In its annual budget statement for the current fiscal year 2023-24, the government has aimed at achieving an economic growth of six per cent. For this, it has come up with necessary policies and strategies. It plans to meet the target of revenue collection, boost domestic production and create more jobs. Meanwhile, the Nepal Rastra Bank (NRB) has unveiled a monetary policy for the current fiscal year 2023/24 to help realise high economic growth sustainably while maintaining price and external sector stability. The flexible monetary policy is expected to fully support the government’s plan for bringing the economy on track. The monetary policy has laid high emphasis on increasing domestic production capacity by mobilising the financial resources in the productive sector in order to attain the six per cent economic growth. Announcing the monetary policy on Sunday, Governor of the NRB Maha Prasad Adhikari said that the policy was adopted carefully to keep the economy running while maintaining price and external stability.

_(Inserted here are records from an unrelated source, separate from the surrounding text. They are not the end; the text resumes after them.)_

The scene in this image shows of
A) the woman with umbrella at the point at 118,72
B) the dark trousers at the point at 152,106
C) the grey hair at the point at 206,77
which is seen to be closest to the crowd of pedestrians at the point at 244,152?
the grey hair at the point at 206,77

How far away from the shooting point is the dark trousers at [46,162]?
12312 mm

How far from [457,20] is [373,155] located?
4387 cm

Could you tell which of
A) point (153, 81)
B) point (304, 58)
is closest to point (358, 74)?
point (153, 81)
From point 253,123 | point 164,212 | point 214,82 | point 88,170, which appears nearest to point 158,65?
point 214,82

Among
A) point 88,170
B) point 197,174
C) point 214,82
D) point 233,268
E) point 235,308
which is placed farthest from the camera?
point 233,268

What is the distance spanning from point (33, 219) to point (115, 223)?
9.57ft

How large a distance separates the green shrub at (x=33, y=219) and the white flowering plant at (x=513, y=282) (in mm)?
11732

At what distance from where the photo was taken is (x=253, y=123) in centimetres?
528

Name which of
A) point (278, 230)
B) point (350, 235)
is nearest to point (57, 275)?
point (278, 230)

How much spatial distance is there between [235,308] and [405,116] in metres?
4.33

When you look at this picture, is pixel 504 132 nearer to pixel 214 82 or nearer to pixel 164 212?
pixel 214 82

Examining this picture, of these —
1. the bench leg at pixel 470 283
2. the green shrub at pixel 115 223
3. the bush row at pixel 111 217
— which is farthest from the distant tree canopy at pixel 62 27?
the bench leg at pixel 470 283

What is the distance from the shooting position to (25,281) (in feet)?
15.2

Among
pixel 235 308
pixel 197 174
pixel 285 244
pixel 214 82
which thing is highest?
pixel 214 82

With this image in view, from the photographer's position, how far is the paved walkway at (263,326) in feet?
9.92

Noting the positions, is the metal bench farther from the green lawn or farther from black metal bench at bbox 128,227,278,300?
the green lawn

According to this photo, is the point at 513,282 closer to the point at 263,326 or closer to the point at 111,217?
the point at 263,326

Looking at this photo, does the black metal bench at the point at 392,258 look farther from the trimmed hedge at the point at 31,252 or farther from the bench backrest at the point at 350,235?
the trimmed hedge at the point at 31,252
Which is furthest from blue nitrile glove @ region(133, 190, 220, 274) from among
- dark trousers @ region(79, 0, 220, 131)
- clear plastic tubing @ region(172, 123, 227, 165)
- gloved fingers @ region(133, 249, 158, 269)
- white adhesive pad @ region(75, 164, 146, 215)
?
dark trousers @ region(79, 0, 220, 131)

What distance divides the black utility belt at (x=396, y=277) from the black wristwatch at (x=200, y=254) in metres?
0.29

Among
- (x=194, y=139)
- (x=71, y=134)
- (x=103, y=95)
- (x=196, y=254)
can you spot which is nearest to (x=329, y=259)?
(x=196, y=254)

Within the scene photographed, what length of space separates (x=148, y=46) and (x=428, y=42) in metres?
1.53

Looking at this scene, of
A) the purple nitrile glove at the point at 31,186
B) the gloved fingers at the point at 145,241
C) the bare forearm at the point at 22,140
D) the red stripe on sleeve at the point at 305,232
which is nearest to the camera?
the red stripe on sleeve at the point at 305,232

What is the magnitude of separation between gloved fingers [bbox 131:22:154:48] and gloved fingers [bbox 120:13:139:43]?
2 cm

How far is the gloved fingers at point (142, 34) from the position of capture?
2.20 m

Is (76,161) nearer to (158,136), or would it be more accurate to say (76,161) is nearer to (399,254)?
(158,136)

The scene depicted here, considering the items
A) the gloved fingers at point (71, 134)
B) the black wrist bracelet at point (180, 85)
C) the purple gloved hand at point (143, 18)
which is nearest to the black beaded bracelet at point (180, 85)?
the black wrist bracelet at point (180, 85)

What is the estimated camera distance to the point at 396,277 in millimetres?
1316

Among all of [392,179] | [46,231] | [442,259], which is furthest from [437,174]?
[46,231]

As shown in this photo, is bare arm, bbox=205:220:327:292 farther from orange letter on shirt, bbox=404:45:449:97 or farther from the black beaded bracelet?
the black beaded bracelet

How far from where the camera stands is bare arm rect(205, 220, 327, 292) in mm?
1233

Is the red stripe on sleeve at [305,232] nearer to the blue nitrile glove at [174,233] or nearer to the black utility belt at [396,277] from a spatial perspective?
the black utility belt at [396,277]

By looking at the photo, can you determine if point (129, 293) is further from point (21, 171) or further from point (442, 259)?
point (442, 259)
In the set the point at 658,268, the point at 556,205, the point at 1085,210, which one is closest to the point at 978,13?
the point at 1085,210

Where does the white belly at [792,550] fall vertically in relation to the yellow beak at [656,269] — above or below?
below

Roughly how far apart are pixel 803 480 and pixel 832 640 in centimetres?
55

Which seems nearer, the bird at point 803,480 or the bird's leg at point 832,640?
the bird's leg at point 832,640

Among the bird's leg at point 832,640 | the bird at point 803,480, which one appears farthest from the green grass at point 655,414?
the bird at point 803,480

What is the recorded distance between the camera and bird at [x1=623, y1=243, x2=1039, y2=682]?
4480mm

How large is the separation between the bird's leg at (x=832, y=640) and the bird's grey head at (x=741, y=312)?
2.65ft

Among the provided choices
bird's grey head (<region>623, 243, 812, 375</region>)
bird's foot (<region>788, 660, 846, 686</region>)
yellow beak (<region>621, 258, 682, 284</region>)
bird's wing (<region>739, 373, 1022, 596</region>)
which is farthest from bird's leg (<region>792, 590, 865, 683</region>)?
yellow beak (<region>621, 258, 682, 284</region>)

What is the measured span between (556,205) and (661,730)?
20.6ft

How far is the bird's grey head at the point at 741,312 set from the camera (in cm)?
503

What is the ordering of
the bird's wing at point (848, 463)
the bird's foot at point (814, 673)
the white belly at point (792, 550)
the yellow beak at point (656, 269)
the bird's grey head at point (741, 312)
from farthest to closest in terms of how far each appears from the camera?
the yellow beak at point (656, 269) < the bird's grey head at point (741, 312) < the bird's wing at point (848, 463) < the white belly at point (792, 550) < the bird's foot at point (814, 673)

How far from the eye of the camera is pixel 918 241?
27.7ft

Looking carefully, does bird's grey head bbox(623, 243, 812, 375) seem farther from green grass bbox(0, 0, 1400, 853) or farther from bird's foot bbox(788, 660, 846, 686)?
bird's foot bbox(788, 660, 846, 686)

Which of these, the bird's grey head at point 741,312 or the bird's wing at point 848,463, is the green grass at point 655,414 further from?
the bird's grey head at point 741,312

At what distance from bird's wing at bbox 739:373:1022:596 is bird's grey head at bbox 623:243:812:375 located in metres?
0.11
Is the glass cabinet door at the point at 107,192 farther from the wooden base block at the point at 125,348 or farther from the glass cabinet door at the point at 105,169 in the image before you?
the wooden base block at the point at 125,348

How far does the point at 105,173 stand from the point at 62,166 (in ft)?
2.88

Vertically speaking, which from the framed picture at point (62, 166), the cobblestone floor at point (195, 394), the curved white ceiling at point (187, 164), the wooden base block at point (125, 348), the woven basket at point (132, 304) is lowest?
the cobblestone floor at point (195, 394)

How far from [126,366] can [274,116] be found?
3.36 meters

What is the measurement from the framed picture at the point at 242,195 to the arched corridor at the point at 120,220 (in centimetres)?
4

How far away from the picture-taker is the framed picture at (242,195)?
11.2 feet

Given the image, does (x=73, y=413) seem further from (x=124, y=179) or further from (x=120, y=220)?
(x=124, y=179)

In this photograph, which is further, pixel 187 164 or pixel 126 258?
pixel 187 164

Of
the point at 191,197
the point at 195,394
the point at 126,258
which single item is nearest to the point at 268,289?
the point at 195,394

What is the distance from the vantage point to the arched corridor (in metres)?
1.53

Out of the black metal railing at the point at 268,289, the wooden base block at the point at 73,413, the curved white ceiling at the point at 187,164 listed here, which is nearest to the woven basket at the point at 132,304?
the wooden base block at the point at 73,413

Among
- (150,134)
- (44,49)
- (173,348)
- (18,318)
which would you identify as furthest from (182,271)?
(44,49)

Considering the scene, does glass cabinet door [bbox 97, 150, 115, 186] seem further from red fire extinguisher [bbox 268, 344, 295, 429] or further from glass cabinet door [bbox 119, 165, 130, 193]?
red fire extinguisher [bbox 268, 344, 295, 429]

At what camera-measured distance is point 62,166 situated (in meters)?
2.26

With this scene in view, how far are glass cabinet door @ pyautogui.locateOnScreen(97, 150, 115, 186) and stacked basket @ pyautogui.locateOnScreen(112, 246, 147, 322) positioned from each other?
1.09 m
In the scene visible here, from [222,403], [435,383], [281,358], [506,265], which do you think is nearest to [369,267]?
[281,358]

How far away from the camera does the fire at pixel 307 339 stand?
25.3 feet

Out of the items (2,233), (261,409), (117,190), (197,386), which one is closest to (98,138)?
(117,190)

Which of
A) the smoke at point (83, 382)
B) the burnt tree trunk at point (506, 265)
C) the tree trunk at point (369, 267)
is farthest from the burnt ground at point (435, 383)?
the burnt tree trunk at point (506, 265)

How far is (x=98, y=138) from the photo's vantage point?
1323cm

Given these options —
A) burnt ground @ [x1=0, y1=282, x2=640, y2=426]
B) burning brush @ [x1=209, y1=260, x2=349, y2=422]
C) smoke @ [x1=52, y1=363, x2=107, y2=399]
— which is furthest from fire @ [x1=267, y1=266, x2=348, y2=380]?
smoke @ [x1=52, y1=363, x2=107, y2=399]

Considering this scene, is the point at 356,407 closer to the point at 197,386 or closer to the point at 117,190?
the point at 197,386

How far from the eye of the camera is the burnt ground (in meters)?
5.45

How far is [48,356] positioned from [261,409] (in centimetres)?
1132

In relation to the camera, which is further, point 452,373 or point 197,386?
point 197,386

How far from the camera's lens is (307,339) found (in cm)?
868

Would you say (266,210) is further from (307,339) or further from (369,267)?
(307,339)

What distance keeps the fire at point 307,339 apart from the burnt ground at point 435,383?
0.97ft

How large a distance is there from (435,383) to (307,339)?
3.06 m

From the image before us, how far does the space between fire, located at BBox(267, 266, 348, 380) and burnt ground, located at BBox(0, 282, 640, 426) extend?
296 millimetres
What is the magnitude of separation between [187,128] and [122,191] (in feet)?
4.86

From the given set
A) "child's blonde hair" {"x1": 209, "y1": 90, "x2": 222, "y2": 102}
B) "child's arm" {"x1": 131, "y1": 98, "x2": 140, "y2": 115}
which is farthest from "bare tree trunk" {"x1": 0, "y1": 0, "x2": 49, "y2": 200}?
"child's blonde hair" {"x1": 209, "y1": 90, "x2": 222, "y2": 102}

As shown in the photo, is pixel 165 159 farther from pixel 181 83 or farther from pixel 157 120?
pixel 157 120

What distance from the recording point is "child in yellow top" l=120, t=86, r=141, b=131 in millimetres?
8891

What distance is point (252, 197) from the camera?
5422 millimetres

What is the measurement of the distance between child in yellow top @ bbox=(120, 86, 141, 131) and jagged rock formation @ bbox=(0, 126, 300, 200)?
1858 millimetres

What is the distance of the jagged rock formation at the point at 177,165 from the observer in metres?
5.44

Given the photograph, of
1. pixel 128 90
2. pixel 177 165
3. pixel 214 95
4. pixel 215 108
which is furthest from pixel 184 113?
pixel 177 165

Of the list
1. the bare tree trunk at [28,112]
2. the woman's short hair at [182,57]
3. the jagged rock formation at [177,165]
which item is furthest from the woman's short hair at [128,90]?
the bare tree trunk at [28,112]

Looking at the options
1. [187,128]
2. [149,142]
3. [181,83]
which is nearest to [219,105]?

The central bank has embraced regulatory policies to monitor, regulate and supervise large loans effectively, to reduce over-centralisation of loans, prioritise small and medium productive loans and promote financial stability by increasing the quality and accessibility of loans. It has minimised the policy rate keeping the bank rate unchanged at 7.5 per cent while it has reduced the deposit collection action rate to 4.5 per cent from 5.5 per cent. When the weighted average inter-bank interest rate taken by the NRB as an operational target is higher than the bank rate and lower than the deposit collection rate, the monetary policy will allow the opening of the secondary market transaction and deposit collection. To make the interest rate corridor effective, the monetary policy has a provision to make arrangements for providing fixed deposit collection facilities at its lower limit. The monetary policy also includes the provision of keeping the mandatory cash reserve ratio and statutory liquidity ratio unchanged.
The monetary policy proposes that the policy rate will be determined based on the ability of the foreign exchange reserves to support imports and the annual target inflation. For keeping the inflation within 6.5 per cent, the central bank aims to make monetary management in such a way that monetary expansion does not put pressure on the prices. The NRB projects the growth rate of broad money supply to be 12.5 per cent while the credit from banks and financial institutions to the private sector is estimated to remain 11.5 per cent. Likewise, the limit of first residential house loans is going to be increased from Rs. 15 million to Rs. 20 million. The central bank will also make necessary arrangements for the revival of troubled borrowers. It will also review the existing risk burden provisions of share mortgage loans, real estate loans and hire purchase loans.